Try it: All entries must be transcribed exactly, down to the last character.

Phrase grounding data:
---
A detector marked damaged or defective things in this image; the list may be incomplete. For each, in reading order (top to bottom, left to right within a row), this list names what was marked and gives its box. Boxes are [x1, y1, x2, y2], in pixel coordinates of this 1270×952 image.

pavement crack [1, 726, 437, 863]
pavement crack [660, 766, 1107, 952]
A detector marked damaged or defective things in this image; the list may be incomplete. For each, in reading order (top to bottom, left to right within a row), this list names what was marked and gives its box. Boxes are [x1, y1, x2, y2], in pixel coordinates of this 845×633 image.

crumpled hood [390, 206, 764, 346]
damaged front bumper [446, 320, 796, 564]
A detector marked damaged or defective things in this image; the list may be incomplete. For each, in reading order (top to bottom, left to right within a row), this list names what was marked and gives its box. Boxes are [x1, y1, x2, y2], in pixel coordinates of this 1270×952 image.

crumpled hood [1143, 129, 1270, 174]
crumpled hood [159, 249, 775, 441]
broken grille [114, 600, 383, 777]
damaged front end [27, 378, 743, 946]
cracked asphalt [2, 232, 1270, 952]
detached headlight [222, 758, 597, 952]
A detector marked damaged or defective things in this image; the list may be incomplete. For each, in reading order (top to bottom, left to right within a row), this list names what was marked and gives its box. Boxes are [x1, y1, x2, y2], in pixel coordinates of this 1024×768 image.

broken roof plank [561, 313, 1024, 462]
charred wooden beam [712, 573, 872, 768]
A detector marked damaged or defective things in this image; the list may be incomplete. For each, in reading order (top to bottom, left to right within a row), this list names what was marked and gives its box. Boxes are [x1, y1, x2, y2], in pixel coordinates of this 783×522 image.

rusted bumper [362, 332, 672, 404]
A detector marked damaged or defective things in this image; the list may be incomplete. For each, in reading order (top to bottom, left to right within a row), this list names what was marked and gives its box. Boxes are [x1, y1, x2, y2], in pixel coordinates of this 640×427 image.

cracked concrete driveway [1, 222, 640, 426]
---
Final answer:
A detector marked damaged or defective things in this image; the list may be incomplete. For each, in reading order (top to bottom, left to right within a row), this list names what was marked and gives its box. Boxes are [x1, y1, x2, y2], in pixel coordinates of this 1270×952 image.

pavement crack [1, 726, 437, 863]
pavement crack [660, 766, 1107, 952]
A detector marked damaged or defective things in this image; the list may be incomplete. For each, in reading order (top to bottom, left to right within a row), this list names what was marked and gives its box. Boxes are [x1, y1, x2, y2], in pixel coordinates of this 845×633 image.

crumpled hood [390, 206, 764, 346]
damaged front bumper [446, 320, 796, 564]
A detector marked damaged or defective things in this image; the list may be incomplete. For each, in reading order (top to bottom, left to right within a row), this list names what was marked and gives its box. Boxes are [x1, y1, x2, y2], in pixel coordinates of this 1270×952 image.

crumpled hood [1143, 129, 1270, 174]
crumpled hood [159, 249, 775, 441]
broken grille [114, 600, 383, 777]
damaged front end [27, 378, 743, 946]
cracked asphalt [2, 232, 1270, 952]
detached headlight [222, 758, 597, 952]
A detector marked damaged or defective things in this image; the list may be incomplete. For each, in reading order (top to bottom, left to right within a row), this list names what was marked and gives its box. Boxes are [x1, y1, x2, y2], in pixel coordinates of this 1024×768 image.

broken roof plank [561, 313, 1024, 462]
charred wooden beam [712, 573, 872, 768]
A detector marked damaged or defective things in this image; the list may be incomplete. For each, in reading order (top to bottom, left to right within a row), this list names what was marked and gives its box. Boxes are [x1, y1, x2, y2], in pixel coordinates of this 783×522 image.

rusted bumper [362, 332, 672, 404]
A detector marked damaged or defective things in this image; the list may be incomplete. For each, in reading order (top to bottom, left to right within a row), this list names what was marked and gives its box. Boxes are [x1, y1, x2, y2], in pixel coordinates of this 640×427 image.

cracked concrete driveway [1, 222, 640, 426]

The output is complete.